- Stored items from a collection
========================================================================
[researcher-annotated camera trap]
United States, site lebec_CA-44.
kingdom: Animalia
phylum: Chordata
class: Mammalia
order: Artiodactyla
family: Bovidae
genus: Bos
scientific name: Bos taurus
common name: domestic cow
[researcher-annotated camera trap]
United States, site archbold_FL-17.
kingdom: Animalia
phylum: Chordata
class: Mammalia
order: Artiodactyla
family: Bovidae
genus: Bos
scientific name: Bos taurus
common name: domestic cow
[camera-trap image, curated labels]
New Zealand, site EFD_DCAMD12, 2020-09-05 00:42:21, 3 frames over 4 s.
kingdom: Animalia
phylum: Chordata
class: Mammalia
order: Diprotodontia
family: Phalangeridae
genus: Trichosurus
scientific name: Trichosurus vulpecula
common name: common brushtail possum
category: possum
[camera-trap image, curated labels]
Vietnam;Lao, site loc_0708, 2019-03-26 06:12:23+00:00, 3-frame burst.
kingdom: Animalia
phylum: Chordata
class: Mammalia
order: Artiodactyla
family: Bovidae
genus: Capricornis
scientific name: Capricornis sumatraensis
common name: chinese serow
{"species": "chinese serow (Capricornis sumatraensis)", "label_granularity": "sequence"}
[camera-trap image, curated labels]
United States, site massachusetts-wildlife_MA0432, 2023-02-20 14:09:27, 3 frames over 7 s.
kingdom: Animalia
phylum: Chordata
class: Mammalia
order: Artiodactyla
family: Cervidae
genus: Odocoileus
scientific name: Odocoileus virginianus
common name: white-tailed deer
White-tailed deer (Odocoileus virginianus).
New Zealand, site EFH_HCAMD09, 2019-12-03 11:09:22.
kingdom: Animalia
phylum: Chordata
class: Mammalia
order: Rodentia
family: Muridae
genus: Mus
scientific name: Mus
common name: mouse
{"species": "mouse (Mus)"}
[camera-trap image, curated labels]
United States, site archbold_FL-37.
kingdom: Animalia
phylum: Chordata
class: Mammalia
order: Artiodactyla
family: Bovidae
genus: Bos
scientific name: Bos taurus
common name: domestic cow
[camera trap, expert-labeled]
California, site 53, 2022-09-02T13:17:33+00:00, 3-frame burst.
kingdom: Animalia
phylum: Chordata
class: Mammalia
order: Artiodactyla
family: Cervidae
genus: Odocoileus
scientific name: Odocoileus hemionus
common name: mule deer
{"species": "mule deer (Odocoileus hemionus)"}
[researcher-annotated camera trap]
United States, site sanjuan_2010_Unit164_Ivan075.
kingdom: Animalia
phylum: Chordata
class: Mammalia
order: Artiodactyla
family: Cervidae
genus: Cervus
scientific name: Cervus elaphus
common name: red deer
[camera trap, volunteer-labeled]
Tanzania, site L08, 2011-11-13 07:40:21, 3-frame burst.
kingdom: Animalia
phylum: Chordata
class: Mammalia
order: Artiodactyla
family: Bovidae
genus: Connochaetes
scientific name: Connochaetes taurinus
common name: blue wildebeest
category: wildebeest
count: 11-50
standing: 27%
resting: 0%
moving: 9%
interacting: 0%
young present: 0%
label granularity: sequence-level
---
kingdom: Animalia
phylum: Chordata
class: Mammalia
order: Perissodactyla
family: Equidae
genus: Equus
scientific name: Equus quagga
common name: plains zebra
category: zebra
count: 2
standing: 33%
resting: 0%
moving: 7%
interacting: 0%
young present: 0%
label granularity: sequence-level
========================================================================
Retype every line of the data above exactly.

[researcher-annotated camera trap]
United States, site lebec_CA-44.
kingdom: Animalia
phylum: Chordata
class: Mammalia
order: Artiodactyla
family: Bovidae
genus: Bos
scientific name: Bos taurus
common name: domestic cow
[researcher-annotated camera trap]
United States, site archbold_FL-17.
kingdom: Animalia
phylum: Chordata
class: Mammalia
order: Artiodactyla
family: Bovidae
genus: Bos
scientific name: Bos taurus
common name: domestic cow
[camera-trap image, curated labels]
New Zealand, site EFD_DCAMD12, 2020-09-05 00:42:21, 3 frames over 4 s.
kingdom: Animalia
phylum: Chordata
class: Mammalia
order: Diprotodontia
family: Phalangeridae
genus: Trichosurus
scientific name: Trichosurus vulpecula
common name: common brushtail possum
category: possum
[camera-trap image, curated labels]
Vietnam;Lao, site loc_0708, 2019-03-26 06:12:23+00:00, 3-frame burst.
kingdom: Animalia
phylum: Chordata
class: Mammalia
order: Artiodactyla
family: Bovidae
genus: Capricornis
scientific name: Capricornis sumatraensis
common name: chinese serow
{"species": "chinese serow (Capricornis sumatraensis)", "label_granularity": "sequence"}
[camera-trap image, curated labels]
United States, site massachusetts-wildlife_MA0432, 2023-02-20 14:09:27, 3 frames over 7 s.
kingdom: Animalia
phylum: Chordata
class: Mammalia
order: Artiodactyla
family: Cervidae
genus: Odocoileus
scientific name: Odocoileus virginianus
common name: white-tailed deer
White-tailed deer (Odocoileus virginianus).
New Zealand, site EFH_HCAMD09, 2019-12-03 11:09:22.
kingdom: Animalia
phylum: Chordata
class: Mammalia
order: Rodentia
family: Muridae
genus: Mus
scientific name: Mus
common name: mouse
{"species": "mouse (Mus)"}
[camera-trap image, curated labels]
United States, site archbold_FL-37.
kingdom: Animalia
phylum: Chordata
class: Mammalia
order: Artiodactyla
family: Bovidae
genus: Bos
scientific name: Bos taurus
common name: domestic cow
[camera trap, expert-labeled]
California, site 53, 2022-09-02T13:17:33+00:00, 3-frame burst.
kingdom: Animalia
phylum: Chordata
class: Mammalia
order: Artiodactyla
family: Cervidae
genus: Odocoileus
scientific name: Odocoileus hemionus
common name: mule deer
{"species": "mule deer (Odocoileus hemionus)"}
[researcher-annotated camera trap]
United States, site sanjuan_2010_Unit164_Ivan075.
kingdom: Animalia
phylum: Chordata
class: Mammalia
order: Artiodactyla
family: Cervidae
genus: Cervus
scientific name: Cervus elaphus
common name: red deer
[camera trap, volunteer-labeled]
Tanzania, site L08, 2011-11-13 07:40:21, 3-frame burst.
kingdom: Animalia
phylum: Chordata
class: Mammalia
order: Artiodactyla
family: Bovidae
genus: Connochaetes
scientific name: Connochaetes taurinus
common name: blue wildebeest
category: wildebeest
count: 11-50
standing: 27%
resting: 0%
moving: 9%
interacting: 0%
young present: 0%
label granularity: sequence-level
---
kingdom: Animalia
phylum: Chordata
class: Mammalia
order: Perissodactyla
family: Equidae
genus: Equus
scientific name: Equus quagga
common name: plains zebra
category: zebra
count: 2
standing: 33%
resting: 0%
moving: 7%
interacting: 0%
young present: 0%
label granularity: sequence-level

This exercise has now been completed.